··· Okuma Metni ···

O gemide ah ben de olsaydım...

"Kambersiz düğün olmaz"; binaenaleyh Suriye'nin düşürdüğü uçak krizi hakkında dosta düşmana parmak ısırtan cinsinden bir analiz yapmaklığım kaçınılmaz görünüyor.

Vatana fedâ olsun, yapayım ama askerlik sanatından anlamam pek, strateji ve jeopolitik ilimlerinde derinliğim de yoktur; dış politikadaki vukûfiyetim köy kahvesinde konu açıldığında susmayı bilecek seviyede olup silah teknolojileri konusundaki mütebahhirem, II. Dünya Savaşı sıralarında kullanılan M1 piyade tüfeği, 12.7'lik ağır makineli, 104 milimetrelik obüs bataryası, sürgülü hesap cetveli, minkale ve hemen yanıbaşımızdaki uçaksavar taburunun kullandığı 40 milimlik toptan ileriye gitmez. Anlayın artık, yıllardan beri "Çağdışı"yım ben. Bir ileri gözetleme subayı olarak başparmakla mesafe tahmininin o basit formülünü bile unuttum gitti...

··· Veriler ···

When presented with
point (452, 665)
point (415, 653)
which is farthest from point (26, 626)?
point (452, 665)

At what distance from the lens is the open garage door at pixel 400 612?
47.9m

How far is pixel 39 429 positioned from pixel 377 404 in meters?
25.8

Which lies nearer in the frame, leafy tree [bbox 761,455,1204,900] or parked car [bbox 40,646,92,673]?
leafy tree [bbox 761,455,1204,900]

···
··· Veriler ···

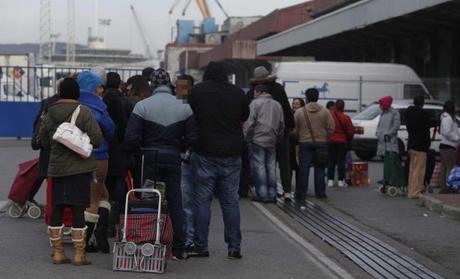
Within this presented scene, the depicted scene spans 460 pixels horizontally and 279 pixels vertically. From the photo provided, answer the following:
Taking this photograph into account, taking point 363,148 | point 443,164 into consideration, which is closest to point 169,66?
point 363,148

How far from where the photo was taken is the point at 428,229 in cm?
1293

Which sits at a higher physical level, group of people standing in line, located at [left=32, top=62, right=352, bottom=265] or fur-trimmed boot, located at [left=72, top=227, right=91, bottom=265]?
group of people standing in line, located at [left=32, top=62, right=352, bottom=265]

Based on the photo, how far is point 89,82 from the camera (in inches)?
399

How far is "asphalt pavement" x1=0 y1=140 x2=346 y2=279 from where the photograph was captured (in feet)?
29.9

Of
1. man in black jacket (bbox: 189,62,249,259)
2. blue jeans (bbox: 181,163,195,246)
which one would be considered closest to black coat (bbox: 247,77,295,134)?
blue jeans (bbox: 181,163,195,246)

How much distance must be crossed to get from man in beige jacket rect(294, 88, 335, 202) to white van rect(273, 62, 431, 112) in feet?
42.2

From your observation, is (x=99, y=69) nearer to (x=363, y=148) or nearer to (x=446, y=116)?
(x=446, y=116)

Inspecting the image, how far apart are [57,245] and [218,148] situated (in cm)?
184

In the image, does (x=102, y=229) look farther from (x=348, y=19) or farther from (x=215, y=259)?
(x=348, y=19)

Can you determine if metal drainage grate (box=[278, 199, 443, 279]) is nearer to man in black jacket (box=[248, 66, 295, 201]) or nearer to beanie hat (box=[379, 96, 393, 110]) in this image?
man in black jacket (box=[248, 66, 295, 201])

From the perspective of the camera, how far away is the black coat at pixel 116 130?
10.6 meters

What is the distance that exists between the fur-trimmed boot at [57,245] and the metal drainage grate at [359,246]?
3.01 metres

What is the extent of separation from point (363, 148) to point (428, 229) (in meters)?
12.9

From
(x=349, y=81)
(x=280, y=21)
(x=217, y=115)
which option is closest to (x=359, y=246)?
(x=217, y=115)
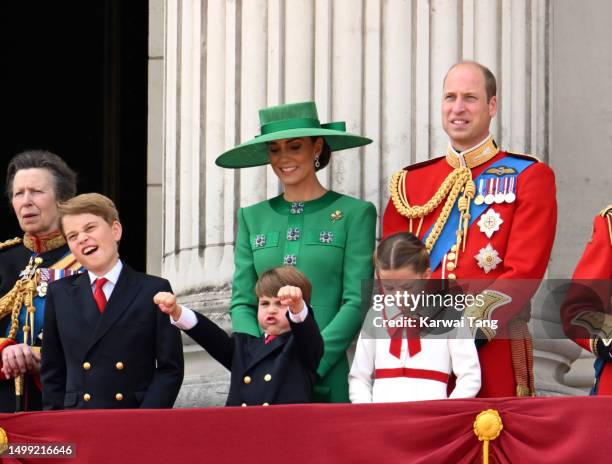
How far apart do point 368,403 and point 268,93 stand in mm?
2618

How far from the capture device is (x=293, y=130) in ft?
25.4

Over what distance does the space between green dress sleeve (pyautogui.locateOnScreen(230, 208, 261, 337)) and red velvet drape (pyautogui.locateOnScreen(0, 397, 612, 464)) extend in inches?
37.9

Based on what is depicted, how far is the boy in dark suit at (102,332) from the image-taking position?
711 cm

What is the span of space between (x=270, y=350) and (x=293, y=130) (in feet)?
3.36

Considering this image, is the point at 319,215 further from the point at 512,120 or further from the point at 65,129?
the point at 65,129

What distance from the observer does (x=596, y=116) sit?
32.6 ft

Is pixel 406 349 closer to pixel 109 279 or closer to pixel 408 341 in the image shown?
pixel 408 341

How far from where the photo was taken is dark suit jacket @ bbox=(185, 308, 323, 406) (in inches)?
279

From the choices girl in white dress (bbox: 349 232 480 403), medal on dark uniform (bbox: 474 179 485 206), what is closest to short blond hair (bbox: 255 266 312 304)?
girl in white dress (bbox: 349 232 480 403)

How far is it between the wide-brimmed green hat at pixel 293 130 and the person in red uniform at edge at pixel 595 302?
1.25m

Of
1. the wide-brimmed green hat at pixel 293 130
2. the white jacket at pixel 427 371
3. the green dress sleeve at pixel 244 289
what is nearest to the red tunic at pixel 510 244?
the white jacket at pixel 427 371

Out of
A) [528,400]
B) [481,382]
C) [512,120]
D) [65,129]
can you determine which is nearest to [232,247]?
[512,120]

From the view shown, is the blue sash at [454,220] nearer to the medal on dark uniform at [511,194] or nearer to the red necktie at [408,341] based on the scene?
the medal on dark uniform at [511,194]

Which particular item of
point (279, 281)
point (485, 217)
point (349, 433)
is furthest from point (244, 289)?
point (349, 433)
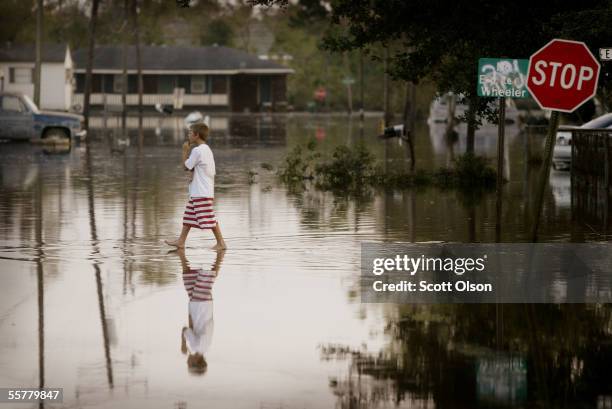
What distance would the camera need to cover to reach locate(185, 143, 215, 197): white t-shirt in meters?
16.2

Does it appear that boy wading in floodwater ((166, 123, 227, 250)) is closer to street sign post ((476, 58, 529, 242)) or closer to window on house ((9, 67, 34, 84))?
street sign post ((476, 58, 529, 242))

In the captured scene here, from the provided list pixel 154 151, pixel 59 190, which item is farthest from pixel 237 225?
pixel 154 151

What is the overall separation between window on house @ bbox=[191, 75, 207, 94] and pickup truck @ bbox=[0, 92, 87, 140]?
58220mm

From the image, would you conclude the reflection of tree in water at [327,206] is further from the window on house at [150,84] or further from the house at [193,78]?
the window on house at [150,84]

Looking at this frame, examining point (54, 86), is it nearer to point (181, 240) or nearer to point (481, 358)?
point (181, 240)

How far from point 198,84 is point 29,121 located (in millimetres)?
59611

···

**Yapılacak İşler:**
1 > Kayıtlarda "apart" dizesini içeren satırların tümünü toplayıp olduğu gibi aktar; büyük-küçük harf ayrımı dikkate alınmalıdır.
2 > Uçak krizi yazısını kaldığı yerden sürdür.

**Cevaplar:**
1 >
Inspecting the image, how far apart are [57,245] and [218,148] situated (in cm)?
How far apart do point 368,403 and point 268,93 stand in mm?

2 >
Olsun, yine de bir tahlil yapmam gerekiyor, zira Kambersiz düğün olmaz; Kamber kim diyeceksiniz? Rivayet muhtelif; benim bildiğim Hz. Ali'nin kölesi. Bir ara yoğun meşguliyetinden ötürü Hz. Ali'nin nikâh kıymak için Kamber'i görevlendirdiği tezini ileri sürenler, atasözüne mantıklı bir izah getiriyorlarsa da palavra olma ihtimâli yüksektir; en mâkul ihtimâl, "Köyün delisi" şıkkıdır. Evet, köyün delisi en mânidar seçenek!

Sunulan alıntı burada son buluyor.